PG: That's a good question. I don't know. I would hope that readers in China, or anywhere for that matter, would find the humanity that I was trying to ring out in David's attempts to penetrate another culture. At one point in the novel he tells his friend Stewart that finding gay China is his entrée into understanding China at all. That was definitely my experience.
GS: You have established an affiliation with University of Wisconsin Press, which published both Something Inside (1999) and Beijing. Can you, as someone who has also published with a mainstream publishing house, say something about the way that university presses are picking up where many mainstream houses have left off in regards to gay literature?
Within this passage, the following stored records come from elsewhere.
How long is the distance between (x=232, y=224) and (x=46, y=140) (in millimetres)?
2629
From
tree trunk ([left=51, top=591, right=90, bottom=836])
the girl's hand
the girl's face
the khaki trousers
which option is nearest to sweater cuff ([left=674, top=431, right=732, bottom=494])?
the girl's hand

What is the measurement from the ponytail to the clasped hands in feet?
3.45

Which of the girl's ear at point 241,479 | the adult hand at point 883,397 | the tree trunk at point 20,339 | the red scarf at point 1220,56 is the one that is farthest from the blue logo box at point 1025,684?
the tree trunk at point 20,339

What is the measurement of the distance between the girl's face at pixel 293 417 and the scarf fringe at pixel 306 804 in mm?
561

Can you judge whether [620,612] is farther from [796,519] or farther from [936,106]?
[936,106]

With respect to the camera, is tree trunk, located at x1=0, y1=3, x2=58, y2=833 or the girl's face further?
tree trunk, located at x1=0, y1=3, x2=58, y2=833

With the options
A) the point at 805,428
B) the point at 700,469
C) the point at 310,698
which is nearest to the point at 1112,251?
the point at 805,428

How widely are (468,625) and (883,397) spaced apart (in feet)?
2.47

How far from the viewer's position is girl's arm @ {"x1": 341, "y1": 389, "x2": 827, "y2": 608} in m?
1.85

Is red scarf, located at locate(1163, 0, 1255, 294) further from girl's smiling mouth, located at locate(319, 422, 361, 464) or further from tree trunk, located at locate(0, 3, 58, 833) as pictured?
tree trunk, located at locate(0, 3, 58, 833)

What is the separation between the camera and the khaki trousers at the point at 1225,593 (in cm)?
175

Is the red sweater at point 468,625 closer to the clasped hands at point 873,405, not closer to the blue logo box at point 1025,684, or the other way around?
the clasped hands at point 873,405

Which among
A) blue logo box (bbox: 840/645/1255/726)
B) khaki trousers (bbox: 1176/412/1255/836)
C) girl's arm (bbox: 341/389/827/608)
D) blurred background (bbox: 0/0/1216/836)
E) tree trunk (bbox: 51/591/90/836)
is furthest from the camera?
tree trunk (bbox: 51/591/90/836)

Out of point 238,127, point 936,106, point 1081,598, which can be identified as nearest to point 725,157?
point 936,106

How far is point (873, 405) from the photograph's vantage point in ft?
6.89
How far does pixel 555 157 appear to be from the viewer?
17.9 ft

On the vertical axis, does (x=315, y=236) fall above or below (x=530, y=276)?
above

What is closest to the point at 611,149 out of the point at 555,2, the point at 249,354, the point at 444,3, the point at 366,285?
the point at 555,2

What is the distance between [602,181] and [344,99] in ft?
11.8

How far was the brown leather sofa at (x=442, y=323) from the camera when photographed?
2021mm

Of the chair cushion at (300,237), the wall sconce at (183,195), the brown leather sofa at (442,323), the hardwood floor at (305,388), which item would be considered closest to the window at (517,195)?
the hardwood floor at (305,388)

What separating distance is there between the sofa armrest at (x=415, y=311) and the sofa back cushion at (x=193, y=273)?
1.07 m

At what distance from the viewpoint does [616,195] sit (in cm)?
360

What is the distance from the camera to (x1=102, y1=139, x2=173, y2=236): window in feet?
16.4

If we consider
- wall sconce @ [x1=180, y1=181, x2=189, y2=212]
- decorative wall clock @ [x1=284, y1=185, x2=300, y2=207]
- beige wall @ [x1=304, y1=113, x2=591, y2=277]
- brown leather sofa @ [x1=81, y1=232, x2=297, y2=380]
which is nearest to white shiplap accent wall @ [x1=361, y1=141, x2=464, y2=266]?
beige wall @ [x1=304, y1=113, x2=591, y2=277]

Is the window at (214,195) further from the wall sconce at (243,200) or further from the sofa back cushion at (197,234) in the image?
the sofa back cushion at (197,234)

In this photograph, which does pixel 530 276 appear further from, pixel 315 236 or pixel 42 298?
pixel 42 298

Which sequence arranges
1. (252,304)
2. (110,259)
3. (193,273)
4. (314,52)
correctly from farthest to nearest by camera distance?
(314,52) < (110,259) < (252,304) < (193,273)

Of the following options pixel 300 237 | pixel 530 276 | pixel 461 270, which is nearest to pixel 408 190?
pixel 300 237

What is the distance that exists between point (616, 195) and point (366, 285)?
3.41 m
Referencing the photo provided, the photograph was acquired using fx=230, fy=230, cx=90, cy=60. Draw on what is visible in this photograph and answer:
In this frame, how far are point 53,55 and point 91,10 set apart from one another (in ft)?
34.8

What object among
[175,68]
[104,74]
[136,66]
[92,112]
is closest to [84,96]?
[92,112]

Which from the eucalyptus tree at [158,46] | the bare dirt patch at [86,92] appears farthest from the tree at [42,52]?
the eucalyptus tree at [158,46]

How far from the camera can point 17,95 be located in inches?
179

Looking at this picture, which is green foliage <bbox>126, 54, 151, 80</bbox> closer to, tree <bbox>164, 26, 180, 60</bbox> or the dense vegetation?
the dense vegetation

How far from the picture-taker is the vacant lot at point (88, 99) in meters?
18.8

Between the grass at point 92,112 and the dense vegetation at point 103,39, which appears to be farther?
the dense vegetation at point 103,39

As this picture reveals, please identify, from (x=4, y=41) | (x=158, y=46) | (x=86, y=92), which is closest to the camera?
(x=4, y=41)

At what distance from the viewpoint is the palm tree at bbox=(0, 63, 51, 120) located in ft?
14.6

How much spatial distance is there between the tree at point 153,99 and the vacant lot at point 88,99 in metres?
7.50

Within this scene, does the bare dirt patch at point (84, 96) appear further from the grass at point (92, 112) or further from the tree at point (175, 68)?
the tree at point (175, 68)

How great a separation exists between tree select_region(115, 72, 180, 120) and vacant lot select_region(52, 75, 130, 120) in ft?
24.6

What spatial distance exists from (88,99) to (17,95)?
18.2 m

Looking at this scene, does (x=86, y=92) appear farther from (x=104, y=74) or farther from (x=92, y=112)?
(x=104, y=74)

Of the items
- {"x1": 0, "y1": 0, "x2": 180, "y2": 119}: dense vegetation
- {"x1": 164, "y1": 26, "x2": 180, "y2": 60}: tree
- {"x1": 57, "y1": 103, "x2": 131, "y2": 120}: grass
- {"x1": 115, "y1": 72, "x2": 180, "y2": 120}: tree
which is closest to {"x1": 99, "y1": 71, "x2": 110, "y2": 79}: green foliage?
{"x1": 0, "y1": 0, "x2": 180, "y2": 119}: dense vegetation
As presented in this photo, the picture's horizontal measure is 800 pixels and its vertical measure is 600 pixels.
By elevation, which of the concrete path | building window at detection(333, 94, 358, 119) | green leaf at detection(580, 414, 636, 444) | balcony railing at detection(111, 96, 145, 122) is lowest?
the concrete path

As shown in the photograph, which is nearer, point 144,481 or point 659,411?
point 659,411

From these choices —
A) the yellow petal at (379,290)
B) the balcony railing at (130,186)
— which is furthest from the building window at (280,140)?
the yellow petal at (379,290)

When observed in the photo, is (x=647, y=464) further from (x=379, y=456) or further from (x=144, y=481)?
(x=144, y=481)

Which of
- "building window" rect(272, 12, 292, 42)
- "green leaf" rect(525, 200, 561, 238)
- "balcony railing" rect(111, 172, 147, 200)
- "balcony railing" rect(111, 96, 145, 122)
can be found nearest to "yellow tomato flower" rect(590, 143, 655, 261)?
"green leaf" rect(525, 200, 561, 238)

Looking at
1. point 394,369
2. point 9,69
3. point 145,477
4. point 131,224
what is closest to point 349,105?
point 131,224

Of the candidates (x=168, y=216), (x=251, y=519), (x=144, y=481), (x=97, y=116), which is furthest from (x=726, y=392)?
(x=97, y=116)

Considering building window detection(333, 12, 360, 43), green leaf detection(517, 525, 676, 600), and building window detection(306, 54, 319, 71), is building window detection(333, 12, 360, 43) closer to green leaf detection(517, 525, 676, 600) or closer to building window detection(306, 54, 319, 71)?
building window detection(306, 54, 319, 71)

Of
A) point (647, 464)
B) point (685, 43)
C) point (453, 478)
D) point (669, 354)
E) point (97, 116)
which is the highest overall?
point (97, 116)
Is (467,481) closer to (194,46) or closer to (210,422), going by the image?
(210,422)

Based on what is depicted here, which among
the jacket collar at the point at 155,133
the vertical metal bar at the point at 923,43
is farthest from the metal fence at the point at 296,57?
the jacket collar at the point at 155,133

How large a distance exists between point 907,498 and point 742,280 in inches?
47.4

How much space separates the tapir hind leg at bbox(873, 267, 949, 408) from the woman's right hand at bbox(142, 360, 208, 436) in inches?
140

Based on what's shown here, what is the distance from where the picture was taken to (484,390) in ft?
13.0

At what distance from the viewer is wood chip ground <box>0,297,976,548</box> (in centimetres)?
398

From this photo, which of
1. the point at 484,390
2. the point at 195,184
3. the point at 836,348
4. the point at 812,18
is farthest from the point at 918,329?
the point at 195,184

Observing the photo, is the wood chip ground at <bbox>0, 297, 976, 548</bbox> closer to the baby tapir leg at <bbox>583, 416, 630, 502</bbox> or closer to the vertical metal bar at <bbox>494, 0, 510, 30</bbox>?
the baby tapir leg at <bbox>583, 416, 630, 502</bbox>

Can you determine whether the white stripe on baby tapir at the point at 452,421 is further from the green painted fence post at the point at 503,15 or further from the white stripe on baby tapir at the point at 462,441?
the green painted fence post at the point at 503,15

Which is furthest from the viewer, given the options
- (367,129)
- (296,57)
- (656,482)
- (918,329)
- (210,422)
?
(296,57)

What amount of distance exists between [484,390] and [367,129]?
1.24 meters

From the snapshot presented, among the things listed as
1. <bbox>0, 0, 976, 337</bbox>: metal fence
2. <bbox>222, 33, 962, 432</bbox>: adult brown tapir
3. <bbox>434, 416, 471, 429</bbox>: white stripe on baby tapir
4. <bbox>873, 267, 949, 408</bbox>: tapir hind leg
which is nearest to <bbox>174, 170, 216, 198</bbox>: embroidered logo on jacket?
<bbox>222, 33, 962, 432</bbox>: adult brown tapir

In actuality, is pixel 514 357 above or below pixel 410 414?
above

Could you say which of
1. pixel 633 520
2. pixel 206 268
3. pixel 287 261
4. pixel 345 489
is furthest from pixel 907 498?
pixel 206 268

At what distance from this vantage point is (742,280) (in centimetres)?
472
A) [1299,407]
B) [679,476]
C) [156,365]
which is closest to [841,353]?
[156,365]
PG: For about 10 years—say, 1985-1995—gay writers enjoyed a wonderful ride with the mainstream houses. That's all changed now. The publishing houses are hyper fixated on the bottom line, which means that 'mid-range authors,' like me, and a host of others, have been left out. That's where the independent publishers and university presses have stepped in and filled a necessary role. I feel very fortunate to have a wonderful relationship with Wisconsin.
GS: Are you planning a return to China?
PG: Yes. I am going for the two weeks of my spring vacation back to Asia. I'll be about five days in Japan (where I've never been before) visiting a friend from college, and then going back to China. I'm passionate about Chinese history and culture, and plan on doing a lot of touring.